SOURCE EXTRACT:
Begin

ABN Amro Plans to Reduce Workforce by 15% in Cost-Cutting Plan

ABN Amro Bank NV plans to cut about 2,800 jobs over four years as the Dutch lender retreats from large parts of its investment bank and digitization allows it to operate with a smaller staff.

The company plans to reduce costs by about 700 million ($840 million) by 2024 to 4.7 billion euros. The workforce will shrink by about 15%, with most reductions to start in 2022, Chief Executive Officer Robert Swaak said in an investor update on Monday.

ABN Amro to Cut About 2,800 Jobs as Investment Bank Shrinks

In August, Swaak announced plans to cut a third of the lender’s business with corporate clients, dropping company finance outside of Europe and exiting trade and commodity financing altogether. ABN Amro posted losses in the first half after taking hits on individual corporate clients before returning to profit in the third quarter.

While the bank stuck with its policy of paying out at least 50% of profit in dividends, it said shareholder remuneration above that will now be done via share buybacks rather than the dividend payments it has made in previous years.

ABN Amro said its common equity Tier 1 ratio, a measure of financial strength, needs to be higher than 15% before it considers share buybacks. That’s disappointing, given that level is a full two percentage points above the bank’s current CET1 target, Mediobanca analyst Robin van den Broek said.

End

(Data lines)
Begin

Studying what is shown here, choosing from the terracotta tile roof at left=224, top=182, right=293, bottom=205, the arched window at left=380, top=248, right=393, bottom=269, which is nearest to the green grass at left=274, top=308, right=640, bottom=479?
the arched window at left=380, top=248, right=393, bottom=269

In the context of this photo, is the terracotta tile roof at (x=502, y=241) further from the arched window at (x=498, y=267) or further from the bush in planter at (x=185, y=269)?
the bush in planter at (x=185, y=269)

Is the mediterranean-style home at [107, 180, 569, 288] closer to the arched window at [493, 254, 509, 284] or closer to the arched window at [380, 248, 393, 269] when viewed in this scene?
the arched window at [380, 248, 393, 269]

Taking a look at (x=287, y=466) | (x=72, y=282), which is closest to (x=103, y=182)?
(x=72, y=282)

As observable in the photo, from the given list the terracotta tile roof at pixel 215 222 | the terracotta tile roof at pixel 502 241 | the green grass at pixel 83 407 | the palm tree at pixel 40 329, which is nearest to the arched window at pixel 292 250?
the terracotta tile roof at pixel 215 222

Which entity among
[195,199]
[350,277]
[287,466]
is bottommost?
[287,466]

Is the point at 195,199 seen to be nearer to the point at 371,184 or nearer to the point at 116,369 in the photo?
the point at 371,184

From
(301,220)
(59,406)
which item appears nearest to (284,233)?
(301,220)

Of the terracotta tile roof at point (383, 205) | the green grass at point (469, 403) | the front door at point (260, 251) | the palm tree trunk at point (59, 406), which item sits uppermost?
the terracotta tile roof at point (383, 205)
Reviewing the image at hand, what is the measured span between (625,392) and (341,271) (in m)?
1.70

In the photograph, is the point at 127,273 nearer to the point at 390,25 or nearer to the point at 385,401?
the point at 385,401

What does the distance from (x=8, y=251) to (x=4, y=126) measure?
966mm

End

TASK DIRECTIONS: In the bank article, what level must ABN Amro's common equity Tier 1 ratio exceed before the bank considers share buybacks?

REPLY: It must be higher than 15%.